=== JOB ===
Revise the records below so that every "separation" becomes "gap", with all other wording unchanged. Leave the pictures out of your answer.

** START OF LISTED RECORDS **

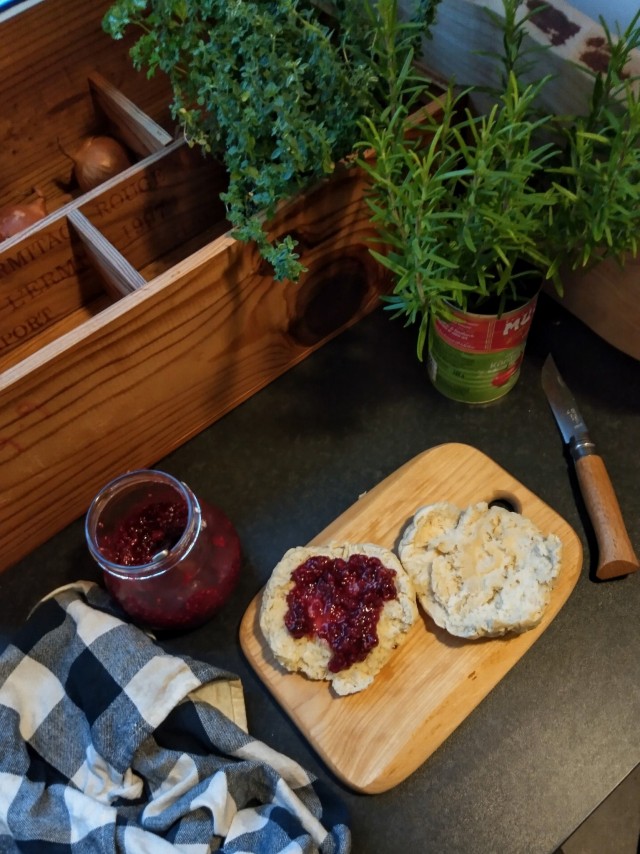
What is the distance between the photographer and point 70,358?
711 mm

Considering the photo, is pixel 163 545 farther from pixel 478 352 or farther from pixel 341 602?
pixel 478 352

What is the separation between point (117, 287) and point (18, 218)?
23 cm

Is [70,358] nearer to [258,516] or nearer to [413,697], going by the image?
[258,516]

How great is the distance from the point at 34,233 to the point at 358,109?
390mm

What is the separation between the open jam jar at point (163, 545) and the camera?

** END OF LISTED RECORDS **

=== RESPONSE BELOW ===
What is the distance between the photographer and point 70,358?
711 mm

Considering the photo, is pixel 163 545 farther from pixel 478 352 or farther from pixel 341 602?
pixel 478 352

What is the gap between point (117, 287) and point (18, 218)?
23 cm

Is [70,358] nearer to [258,516] or nearer to [413,697], going by the image?
[258,516]

How great is the distance from the point at 34,233 to the point at 358,109?
390mm

What is the gap between the open jam jar at point (163, 545) and the camera?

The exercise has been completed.